Consigne A: Rassemblez toutes les lignes ci-dessous qui contiennent le mot « position ». Les majuscules et minuscules comptent.

Le Bas-Canada et le Régime anglais
Les années qui suivirent l’arrivée de François Bournival en Nouvelle-France constituent une époque charnière dans l’histoire du Québec, à la fin du Régime français et au début du Régime anglais. Nous en présentons un aperçu en deux parties.
La première partie couvrait la période du Régime français, qui prend fin avec la Conquête et le traité de Paris en 1763. La seconde partie porte sur les premiers 50 ans du Régime anglais, de la Conquête jusqu’au début du 19e siècle.
La fin de la Nouvelle-France
Après la défaite du 13 septembre 1759 sur les Plaines d’Abraham, le commandant des troupes françaises, alors retranchées à l’intérieur des murs de la ville, Jean-Baptiste-Nicolas Roch de Ramezay, était bien décidé à poursuivre la lutte et à défendre Québec contre l’envahisseur. Il espérait tenir au moins jusqu’à ce que la marine britannique soit obligée de quitter le pays à la mi-octobre, avant que l’embouchure du fleuve Saint-Laurent ne soit bloquée par les glaces. Toutefois, sur l’insistance des habitants éplorés par deux mois de bombardements intenses, il signera la capitulation le 18 septembre 1759.

Données disponibles:
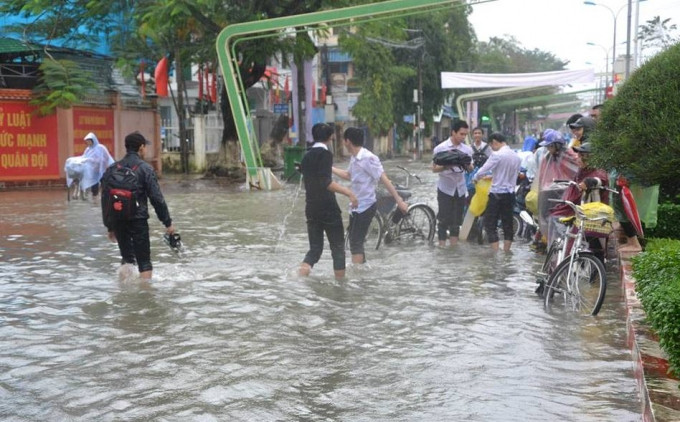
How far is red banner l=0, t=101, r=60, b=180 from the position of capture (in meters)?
23.7

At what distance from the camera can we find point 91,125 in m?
26.4

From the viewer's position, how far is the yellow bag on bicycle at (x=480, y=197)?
37.4ft

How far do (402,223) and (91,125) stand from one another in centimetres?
1650

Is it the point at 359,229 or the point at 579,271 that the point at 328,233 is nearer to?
the point at 359,229

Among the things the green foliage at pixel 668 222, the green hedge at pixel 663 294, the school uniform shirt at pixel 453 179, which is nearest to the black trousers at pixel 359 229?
the school uniform shirt at pixel 453 179

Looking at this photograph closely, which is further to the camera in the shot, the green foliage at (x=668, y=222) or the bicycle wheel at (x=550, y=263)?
the green foliage at (x=668, y=222)

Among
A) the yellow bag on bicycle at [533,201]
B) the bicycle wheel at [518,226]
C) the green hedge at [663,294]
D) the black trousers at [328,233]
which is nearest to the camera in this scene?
the green hedge at [663,294]

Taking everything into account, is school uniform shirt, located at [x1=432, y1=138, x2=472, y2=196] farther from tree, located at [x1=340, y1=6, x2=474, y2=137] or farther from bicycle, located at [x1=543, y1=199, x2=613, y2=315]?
tree, located at [x1=340, y1=6, x2=474, y2=137]

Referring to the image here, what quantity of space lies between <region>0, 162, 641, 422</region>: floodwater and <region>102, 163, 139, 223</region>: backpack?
78cm

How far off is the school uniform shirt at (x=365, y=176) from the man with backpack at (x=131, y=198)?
2349mm

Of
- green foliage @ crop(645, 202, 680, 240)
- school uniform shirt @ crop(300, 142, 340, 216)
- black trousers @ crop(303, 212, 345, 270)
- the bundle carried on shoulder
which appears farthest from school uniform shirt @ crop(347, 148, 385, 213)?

Consigne B: Dans le document sur le Bas-Canada et le Régime anglais, à quelle date Roch de Ramezay a-t-il signé la capitulation ?

Résultat final A:
How far is red banner l=0, t=101, r=60, b=180 from the position of capture (in meters)?
From the viewer's position, how far is the yellow bag on bicycle at (x=480, y=197)?

Résultat final B: Le 18 septembre 1759.